**Passage to read**
_ _ _ _ _
Clinical and pathological factors (including age, gender, IDH mutation status and MGMT methylation status) for which the information was present were studied to assess if the prognostic value of the 4-gene signature was independent of these factors. By using univariate Cox regression analysis, IDH mutation status (HR = 0.302, 95%CI: 0.123–0.744, P-value = 0.009), MGMT methylation status (HR = 0.553, 95%CI: 0.360–0.848, P-value = 0.007), and the prognostic signature-based risk score (HR = 2.709, 95%CI: 2.004–3.662, P-value < 0.001) were found to be significantly associated with OS whereas age and gender (P-value > 0.05) were not (see Table 2). Furthermore, multivariate Cox regression analysis by considering IDH mutation status, MGMT methylation status and risk score as covariates showed that only risk score (HR = 2.410, 95% CI: 1.569-3.700, P-value < 0.001) was significantly associated with patient prognosis (see Table 2b). All these indicated that the 4-gene signature-based risk score was an independent adverse prognostic factor. Overall survival time was considered for both univariate and multivariate Cox regression analysis for all the covariates.
_ _ _ _ _
Extend the passage above on the 4-gene signature's prognostic value, picking up right after its last sentence.
_ _ _ _ _
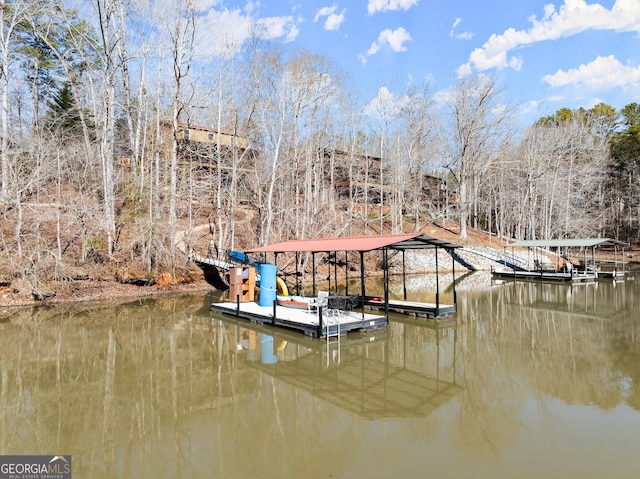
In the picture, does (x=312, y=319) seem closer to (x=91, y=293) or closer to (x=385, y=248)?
(x=385, y=248)

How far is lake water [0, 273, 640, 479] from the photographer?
491 cm

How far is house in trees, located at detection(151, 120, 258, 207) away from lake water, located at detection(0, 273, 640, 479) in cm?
1444

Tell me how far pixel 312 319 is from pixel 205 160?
1130 inches

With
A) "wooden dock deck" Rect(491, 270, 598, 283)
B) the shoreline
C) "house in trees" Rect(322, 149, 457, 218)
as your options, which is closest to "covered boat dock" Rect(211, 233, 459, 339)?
the shoreline

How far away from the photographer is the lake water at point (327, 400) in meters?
4.91

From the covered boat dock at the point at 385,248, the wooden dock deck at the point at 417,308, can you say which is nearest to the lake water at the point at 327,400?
the wooden dock deck at the point at 417,308

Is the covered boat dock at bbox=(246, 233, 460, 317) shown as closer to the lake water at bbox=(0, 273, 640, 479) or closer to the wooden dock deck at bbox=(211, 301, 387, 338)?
the wooden dock deck at bbox=(211, 301, 387, 338)

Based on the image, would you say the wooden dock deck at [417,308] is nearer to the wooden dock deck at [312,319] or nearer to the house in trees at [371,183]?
the wooden dock deck at [312,319]

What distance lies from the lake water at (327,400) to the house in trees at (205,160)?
47.4 feet

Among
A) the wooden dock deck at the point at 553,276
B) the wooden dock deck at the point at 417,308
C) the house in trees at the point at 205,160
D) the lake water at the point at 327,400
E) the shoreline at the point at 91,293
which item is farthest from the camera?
the house in trees at the point at 205,160

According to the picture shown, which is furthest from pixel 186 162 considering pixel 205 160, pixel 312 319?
pixel 312 319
_ _ _ _ _
**Exercise output**
Table 2 Pathoclinical factors and the risk score: (a) Univariate and multivariate Cox regression analysis of pathoclinical factors and the risk score for TCGA GBM cohort. IDH status, MGMT status and risk score were considered for multivariate analysis. (b) IDH status, MGMT status and risk status at 6 months and 1 year* were considered for multivariate analysis. For each of the features (0) indicates reference subgroup and (1) indicates the other subgroup

Multivariate analysis with IDH mutation status, MGMT methylation status and risk status at different time points revealed that IDH mutation status and risk status were associated with OS (see Table 2b). Here, risk status refers to the risk group a patient is classified in based on the cut-off. As IDH mutation status was identified as OS-associated, the patients were stratified based on this. In the TCGA GBM cohort, since there are very small number of IDH mutant patients (9 in total), we only considered IDH-wt patients for further stratification analysis to reduce bias. The IDH-wt patients were sub-divided into high- and low-risk groups using the optimal cut-off points. Risk score and IDH-wt combined survival analysis showed that the IDH-wt patients in high-risk group had considerably poor prognosis than the low-risk IDH-wt patients (Fig. 4a and 4b).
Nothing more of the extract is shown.